Please retype everything in the Sandra Bland essay from "The foul play" down to "death is heavy.", with no changes to the wording.

— Page excerpt —

··········

What Do People See, When They See Us?: Justice for Sandra Bland

Each death impacts me differently. There aren’t hierarchies in the tragedies that have been placed on Black lives, but the slap of, yet, another death, stings with varying reverberations.

The foul play surrounding Sandra Bland’s death is taking on a different haunting. Maybe, because I can’t stop thinking, “that could’ve been me.” I see myself in her. In her selfies, in her choice of earrings, in her passionate accounts of why Black Lives Matter. Again, there are no hierarchies with the countless lives ending through hatred, but they do reverberate differently within each of us.

Each time I open the door to my car, I think of Sandra. And as I transition lanes, or make a turn—remembering to signal, because God forbid I get pulled over for the same “offense” that eventually ended her life—I think of her. It’s only been a week since her death, but the weight of yet another death is heavy.

··········

[Entries drawn from a collection]
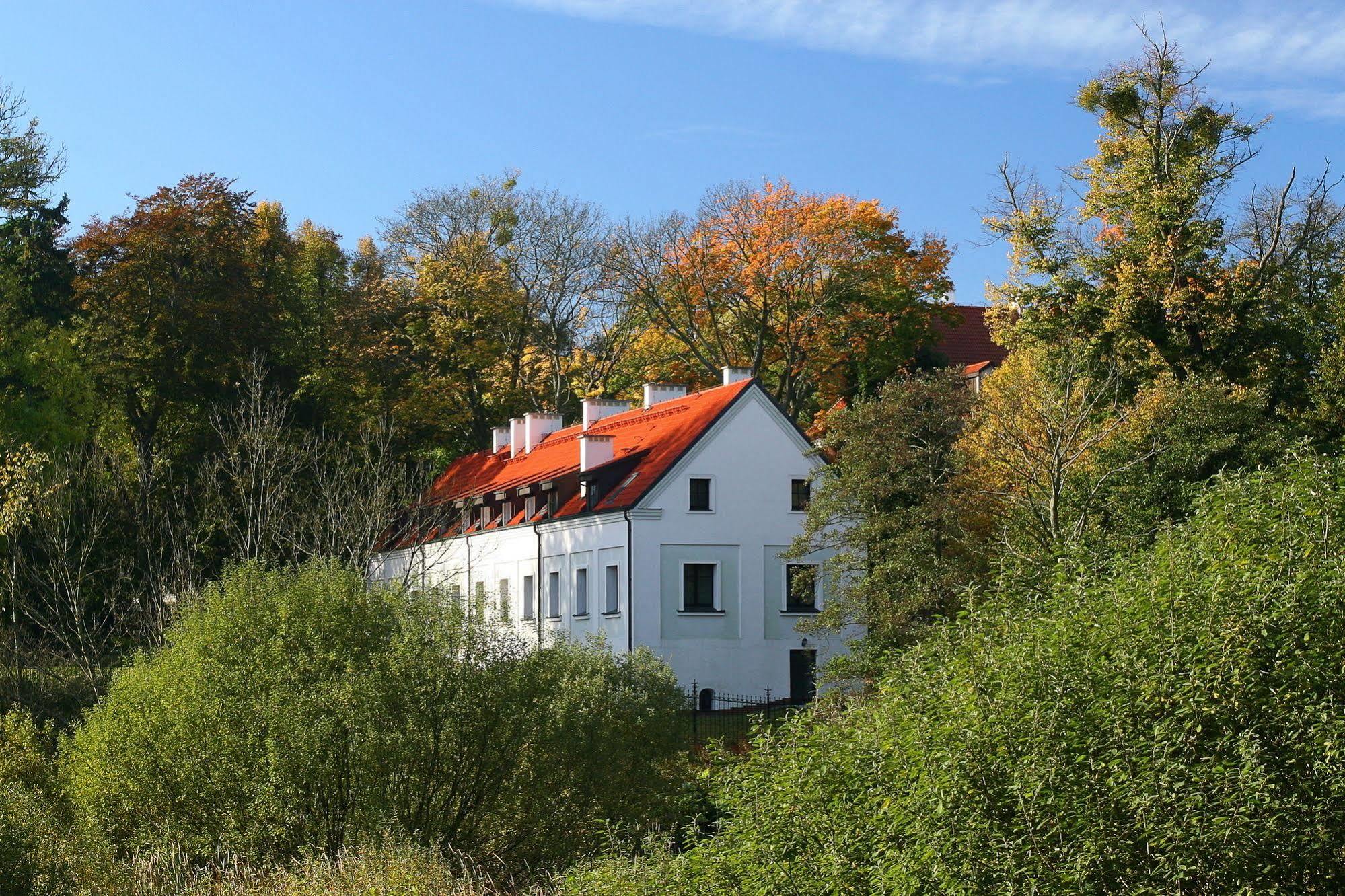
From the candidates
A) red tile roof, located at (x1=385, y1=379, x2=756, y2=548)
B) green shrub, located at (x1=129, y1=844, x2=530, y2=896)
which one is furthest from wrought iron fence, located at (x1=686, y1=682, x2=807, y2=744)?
green shrub, located at (x1=129, y1=844, x2=530, y2=896)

··········

— Answer —
The foul play surrounding Sandra Bland’s death is taking on a different haunting. Maybe, because I can’t stop thinking, “that could’ve been me.” I see myself in her. In her selfies, in her choice of earrings, in her passionate accounts of why Black Lives Matter. Again, there are no hierarchies with the countless lives ending through hatred, but they do reverberate differently within each of us.

Each time I open the door to my car, I think of Sandra. And as I transition lanes, or make a turn—remembering to signal, because God forbid I get pulled over for the same “offense” that eventually ended her life—I think of her. It’s only been a week since her death, but the weight of yet another death is heavy.